SOURCE MATERIAL:
----

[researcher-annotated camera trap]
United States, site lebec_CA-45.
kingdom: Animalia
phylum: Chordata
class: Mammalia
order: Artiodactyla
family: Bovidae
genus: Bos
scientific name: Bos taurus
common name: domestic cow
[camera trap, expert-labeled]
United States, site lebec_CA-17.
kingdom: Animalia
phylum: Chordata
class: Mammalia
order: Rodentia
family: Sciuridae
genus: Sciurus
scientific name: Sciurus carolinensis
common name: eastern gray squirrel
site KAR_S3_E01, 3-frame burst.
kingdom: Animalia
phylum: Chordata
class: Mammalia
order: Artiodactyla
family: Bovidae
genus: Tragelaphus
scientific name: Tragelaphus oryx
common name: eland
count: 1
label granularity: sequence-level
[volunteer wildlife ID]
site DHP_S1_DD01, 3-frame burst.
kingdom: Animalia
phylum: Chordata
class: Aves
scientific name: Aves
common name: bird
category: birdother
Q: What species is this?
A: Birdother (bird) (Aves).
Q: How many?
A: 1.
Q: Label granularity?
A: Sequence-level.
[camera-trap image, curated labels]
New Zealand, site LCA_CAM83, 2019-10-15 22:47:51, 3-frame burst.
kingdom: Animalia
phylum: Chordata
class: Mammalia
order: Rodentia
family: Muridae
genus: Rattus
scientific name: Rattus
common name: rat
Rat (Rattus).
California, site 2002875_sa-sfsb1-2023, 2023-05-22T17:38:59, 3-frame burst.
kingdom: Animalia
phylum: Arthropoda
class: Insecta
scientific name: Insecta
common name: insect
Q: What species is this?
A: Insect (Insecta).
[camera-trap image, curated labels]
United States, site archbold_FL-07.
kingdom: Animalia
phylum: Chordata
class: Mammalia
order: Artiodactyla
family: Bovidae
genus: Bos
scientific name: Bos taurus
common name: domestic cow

----

TASK GOAL: A word-for-word copy of the data is the expected answer.

EXERCISE RESPONSE:
[researcher-annotated camera trap]
United States, site lebec_CA-45.
kingdom: Animalia
phylum: Chordata
class: Mammalia
order: Artiodactyla
family: Bovidae
genus: Bos
scientific name: Bos taurus
common name: domestic cow
[camera trap, expert-labeled]
United States, site lebec_CA-17.
kingdom: Animalia
phylum: Chordata
class: Mammalia
order: Rodentia
family: Sciuridae
genus: Sciurus
scientific name: Sciurus carolinensis
common name: eastern gray squirrel
site KAR_S3_E01, 3-frame burst.
kingdom: Animalia
phylum: Chordata
class: Mammalia
order: Artiodactyla
family: Bovidae
genus: Tragelaphus
scientific name: Tragelaphus oryx
common name: eland
count: 1
label granularity: sequence-level
[volunteer wildlife ID]
site DHP_S1_DD01, 3-frame burst.
kingdom: Animalia
phylum: Chordata
class: Aves
scientific name: Aves
common name: bird
category: birdother
Q: What species is this?
A: Birdother (bird) (Aves).
Q: How many?
A: 1.
Q: Label granularity?
A: Sequence-level.
[camera-trap image, curated labels]
New Zealand, site LCA_CAM83, 2019-10-15 22:47:51, 3-frame burst.
kingdom: Animalia
phylum: Chordata
class: Mammalia
order: Rodentia
family: Muridae
genus: Rattus
scientific name: Rattus
common name: rat
Rat (Rattus).
California, site 2002875_sa-sfsb1-2023, 2023-05-22T17:38:59, 3-frame burst.
kingdom: Animalia
phylum: Arthropoda
class: Insecta
scientific name: Insecta
common name: insect
Q: What species is this?
A: Insect (Insecta).
[camera-trap image, curated labels]
United States, site archbold_FL-07.
kingdom: Animalia
phylum: Chordata
class: Mammalia
order: Artiodactyla
family: Bovidae
genus: Bos
scientific name: Bos taurus
common name: domestic cow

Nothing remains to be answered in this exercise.